LA BONDAD

Sucedió en 1939 cuando un joven corredor de bolsa en Londres lo dejó todo para dejarse la piel y jugarse la vida ayudando a refugiados judíos que huían de las regiones de Europa ocupadas por los nazis.

Sir Nicholas Winton organizó viajes para más de 600 niños judíos en cuatro diferentes países y los llevó a Inglaterra, trabajó para encontrar familias británicas que quisiesen dar cobijo y cuidado a los niños. Se necesitaron ocho trenes, una planificación muy cuidadosa y un secretismo absoluto. ¡Lo mantuvo tan secreto que ni tan siquiera su esposa no supo nada de ello hasta 50 años más tarde cuando descubrió accidentalmente un libro de recuerdos con anotaciones en el ático de su casa!

El libro de recuerdos contenía fotografías y nombres de los niños que fueron rescatados durante todos esos años. Su esposa, Greta, llevó la historia a la investigadora del Holocausto Elisabeth Maxwell y se enviaron cartas a los niños que lograron localizar. Se recibieron más de 200 respuestas de los 669 niños que aparecían en la lista.

TAREA 1 → ¿Qué personas aparecen nombradas en el pasaje sobre Nicholas Winton? Enuméralas todas.
TAREA 2 →
Responde según el pasaje sobre Nicholas Winton:
(a) ¿Cuántos trenes se necesitaron?
(b) ¿Dónde encontró su esposa el libro de recuerdos?
(c) ¿Cuántas respuestas se recibieron?
TAREA 3 → Retoma el pasaje sobre Nicholas Winton y continúalo a partir de su última frase.
Las entradas no tienen ningún papel en este ejercicio.

(Entradas de datos recopiladas)

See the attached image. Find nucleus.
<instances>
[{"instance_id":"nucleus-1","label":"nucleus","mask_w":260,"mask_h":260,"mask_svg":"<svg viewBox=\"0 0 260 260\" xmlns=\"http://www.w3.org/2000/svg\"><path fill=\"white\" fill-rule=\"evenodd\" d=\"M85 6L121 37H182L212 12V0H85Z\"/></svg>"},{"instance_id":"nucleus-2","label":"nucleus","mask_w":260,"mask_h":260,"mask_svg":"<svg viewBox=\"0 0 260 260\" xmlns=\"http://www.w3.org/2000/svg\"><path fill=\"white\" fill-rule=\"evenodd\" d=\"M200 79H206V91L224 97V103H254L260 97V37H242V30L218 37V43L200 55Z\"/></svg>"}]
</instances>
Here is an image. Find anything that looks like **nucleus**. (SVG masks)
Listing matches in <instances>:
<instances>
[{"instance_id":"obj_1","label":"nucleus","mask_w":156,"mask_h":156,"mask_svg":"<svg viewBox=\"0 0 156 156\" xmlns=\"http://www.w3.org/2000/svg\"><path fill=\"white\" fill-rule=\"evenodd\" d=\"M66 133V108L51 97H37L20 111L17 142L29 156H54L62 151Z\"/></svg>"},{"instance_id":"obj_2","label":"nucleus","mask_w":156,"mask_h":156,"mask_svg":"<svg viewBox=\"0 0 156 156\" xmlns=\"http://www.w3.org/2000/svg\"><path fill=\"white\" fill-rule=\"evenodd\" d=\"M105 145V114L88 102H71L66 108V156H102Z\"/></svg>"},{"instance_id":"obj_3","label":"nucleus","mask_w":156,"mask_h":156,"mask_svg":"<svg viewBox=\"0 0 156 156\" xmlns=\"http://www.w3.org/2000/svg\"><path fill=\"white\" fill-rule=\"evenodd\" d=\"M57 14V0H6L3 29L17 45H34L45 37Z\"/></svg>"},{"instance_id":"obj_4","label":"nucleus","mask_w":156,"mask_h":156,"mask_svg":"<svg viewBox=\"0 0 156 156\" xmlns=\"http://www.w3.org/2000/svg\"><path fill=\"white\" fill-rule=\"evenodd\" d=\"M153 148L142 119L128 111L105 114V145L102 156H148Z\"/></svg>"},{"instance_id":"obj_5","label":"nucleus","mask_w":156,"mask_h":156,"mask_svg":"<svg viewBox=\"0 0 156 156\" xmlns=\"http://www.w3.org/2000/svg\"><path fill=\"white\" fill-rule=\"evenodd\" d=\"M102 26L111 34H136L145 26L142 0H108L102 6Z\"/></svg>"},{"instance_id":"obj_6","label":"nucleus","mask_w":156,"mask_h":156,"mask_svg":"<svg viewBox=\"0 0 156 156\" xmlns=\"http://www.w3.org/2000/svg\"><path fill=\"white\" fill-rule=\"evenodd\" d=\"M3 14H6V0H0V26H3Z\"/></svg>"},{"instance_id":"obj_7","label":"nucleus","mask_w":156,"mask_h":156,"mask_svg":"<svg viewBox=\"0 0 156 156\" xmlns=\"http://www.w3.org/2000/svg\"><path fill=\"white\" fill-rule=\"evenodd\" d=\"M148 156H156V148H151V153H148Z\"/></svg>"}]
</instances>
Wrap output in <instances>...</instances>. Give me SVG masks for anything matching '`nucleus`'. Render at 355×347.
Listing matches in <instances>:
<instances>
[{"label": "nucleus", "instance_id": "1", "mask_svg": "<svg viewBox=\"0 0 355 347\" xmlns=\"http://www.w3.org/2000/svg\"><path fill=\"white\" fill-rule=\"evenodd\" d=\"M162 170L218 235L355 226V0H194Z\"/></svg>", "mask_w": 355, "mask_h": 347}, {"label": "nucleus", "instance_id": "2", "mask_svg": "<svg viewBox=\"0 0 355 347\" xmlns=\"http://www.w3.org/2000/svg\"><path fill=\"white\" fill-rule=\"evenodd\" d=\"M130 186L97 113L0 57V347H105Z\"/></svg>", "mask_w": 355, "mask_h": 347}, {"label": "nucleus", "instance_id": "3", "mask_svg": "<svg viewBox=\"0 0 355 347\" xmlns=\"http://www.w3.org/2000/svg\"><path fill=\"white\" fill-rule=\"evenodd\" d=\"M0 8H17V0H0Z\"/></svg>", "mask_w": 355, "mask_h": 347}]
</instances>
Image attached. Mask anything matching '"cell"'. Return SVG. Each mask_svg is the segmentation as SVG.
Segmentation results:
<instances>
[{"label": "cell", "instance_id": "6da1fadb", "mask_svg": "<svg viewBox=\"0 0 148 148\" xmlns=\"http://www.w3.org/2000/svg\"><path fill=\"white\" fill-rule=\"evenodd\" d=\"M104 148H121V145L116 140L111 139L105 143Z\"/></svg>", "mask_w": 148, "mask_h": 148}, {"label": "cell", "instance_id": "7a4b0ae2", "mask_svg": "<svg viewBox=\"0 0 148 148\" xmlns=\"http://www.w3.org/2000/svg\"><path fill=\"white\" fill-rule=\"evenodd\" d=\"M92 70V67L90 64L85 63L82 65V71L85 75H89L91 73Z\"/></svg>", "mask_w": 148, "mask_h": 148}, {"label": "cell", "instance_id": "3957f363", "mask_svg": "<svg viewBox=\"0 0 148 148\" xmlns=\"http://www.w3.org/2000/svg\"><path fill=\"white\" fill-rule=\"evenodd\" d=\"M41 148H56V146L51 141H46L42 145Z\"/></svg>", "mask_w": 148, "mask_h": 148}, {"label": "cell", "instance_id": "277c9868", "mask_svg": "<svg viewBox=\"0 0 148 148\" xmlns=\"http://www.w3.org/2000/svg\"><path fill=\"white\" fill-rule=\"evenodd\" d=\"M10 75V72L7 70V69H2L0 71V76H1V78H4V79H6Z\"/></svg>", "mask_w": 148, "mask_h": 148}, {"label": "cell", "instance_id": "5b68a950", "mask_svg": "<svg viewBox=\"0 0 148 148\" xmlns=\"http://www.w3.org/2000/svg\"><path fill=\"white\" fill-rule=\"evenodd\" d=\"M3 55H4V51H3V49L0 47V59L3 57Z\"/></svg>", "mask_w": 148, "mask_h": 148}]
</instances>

RESULTADO DEL EJERCICIO 1 →
Sir Nicholas Winton
Greta
Elisabeth Maxwell

RESULTADO DEL EJERCICIO 2 →
(a) Ocho.
(b) En el ático de su casa.
(c) Más de 200.

RESULTADO DEL EJERCICIO 3 →
El resto del mundo descubrió esta maravillosa y tan estimulante historia en un episodio de That’s Life, emitido por la BBC británica, donde Sir Nicholas fue invitado como miembro de la audiencia. Su libro de recuerdos fue mostrado y explicado. En un momento del programa más de veinte personas entre la audiencia que lo rodeaban se pusieron de pie y le aplaudieron, en un emotivo, sencillo y muy humano homenaje. Lo que Sir Nicholas no sabía era que cada una de las personas que se paro era un niño que el salvo, ahora eran adultos y estaban allí para agradecérselo en persona, Nicholas esta estupefacto, de sus ojos brotaron unas lágrimas de alegría, pues después de 50 años volvía a ver a aquellos a quien había ayudado con tanto desprendimiento y tan des interesadamente. El nunca espero que lo homenajearan por tal actuación pues lo hizo como un acto de amor y solidaridad por los demás, sin jamás esperar nada a cambio, ni un simple gracias. 

El dar sin esperar nada de los demás, hoy en día no es común observar estos valores en los seres humanos ya que hay muchas formas de hacerlo y tenemos que practicarlo; aunque parezca un ejercicio complicado, es de lo más gratificante y los beneficios son infinitos.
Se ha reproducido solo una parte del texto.